Rooney was suspended in 1990 after making controversial statements during a television special and to The Advocate magazine that offended homosexuals and African-Americans, respectively.

During The Year With Andy Rooney, a CBS special airing at the end of 1989, Rooney said:

”There was some recognition in 1989 of the fact that many of the ills which kill us are self-induced. Too much alcohol, too much food, drugs, homosexual unions, cigarettes. They’re all known to lead quite often to premature death.”

The outcry from gay organizations, such as the Gay and Lesbian Alliance Against Defamation, was so great that Rooney later apologized.  In an attempt to smooth the waters over his remarks, he did an interview with The Advocate magazine.  However, that interview brought even more controversy to the then-71-year-old newsman:

”I’ve believed all along that most people are born with equal intelligence, but blacks have watered down their genes because the less intelligent ones are the ones that have the most children. They drop out of school early, do drugs and get pregnant.”

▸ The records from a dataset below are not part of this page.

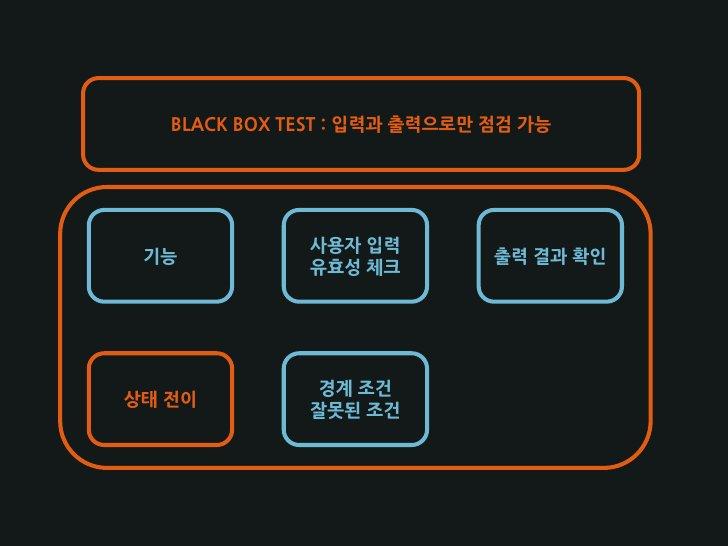 블랙 박스 + 시스템 내부             QA   의 입장               다른 시스템의 인증과 로그                     시스템            입력으로 들어   확인         ...
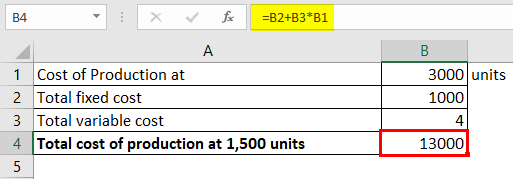 Average Total Cost Formula Example 1-5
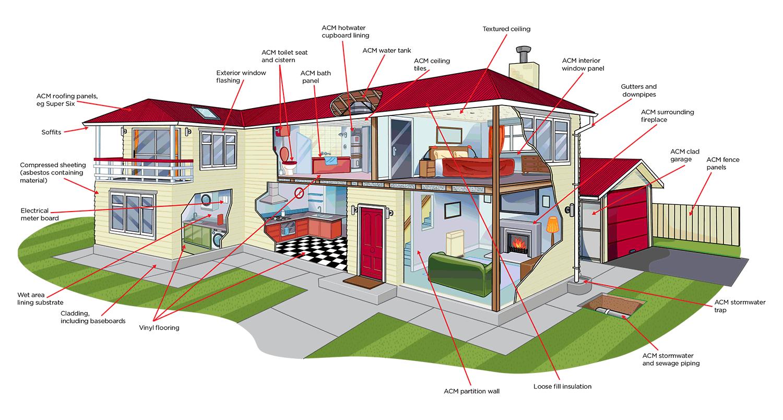 asbestos in houses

Rooney was suspended by CBS for three months for his comments.

In 1994, Rooney drew further ire by expressing his lack of understanding for the fact that former President Richard Nixon’s death was overshadowed by the death of Nirvana lead singer Kurt Cobain.

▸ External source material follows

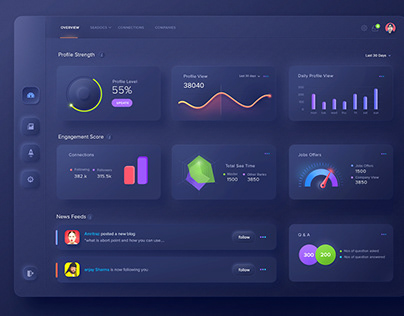Uikreative: Dashboard Design Projects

 “A lot of people would like to have the years left that he threw away,” Rooney said. “What’s all this nonsense about how terrible life is?” he asked, adding rhetorically to a young woman who had wept at the suicide, “I’d love to relieve the pain you’re going through by switching my age for yours.” In addition, he asked “What would all these young people be doing if they had real problems like a Depression, World War II or Vietnam?” and commented that “If [Cobain] applied the same brain to his music that he applied to his drug-infested life, it’s reasonable to think that his music may not have made much sense either.”

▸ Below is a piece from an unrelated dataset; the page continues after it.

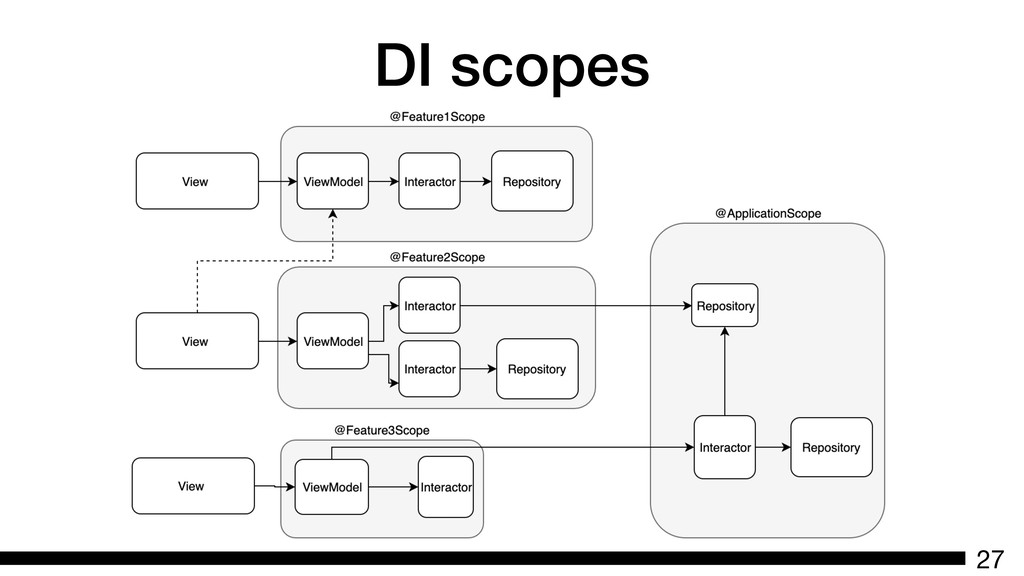 DI scopes 27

The following Sunday, Rooney apologized for his comments.

60 Minutes, in its familiar Sunday evening primetime spot, was the most-watched television program in five seasons during Rooney’s tenure with the broadcast.  For many families, including my friend Michelle’s, 60 Minutes and Rooney was “appointment television.”

Rooney announced his retirement from the CBS broadcast a month ago, with his last commentary airing on October 2, the final of 1,067 commentaries.  23 days later, Rooney was hospitalized after developing complications following a minor operation.  He passed away last night, at the age of 92.


3 Responses to “NaBloPoMo Day 5: Andy Rooney”

  1. Jaguwar November 5, 2011 at 1:05 pm #

    Nice job relating who he was. He will certainly be missed.

    Thanks for the link back, too.

  2. Brandon Foreman November 5, 2011 at 3:17 pm #

    It just shows that I haven’t seen a lot of 60 Minutes.
    But I do remember him.
    It is really sad that he passed away.
    He was a very good commentator.
    He will definitely be missed.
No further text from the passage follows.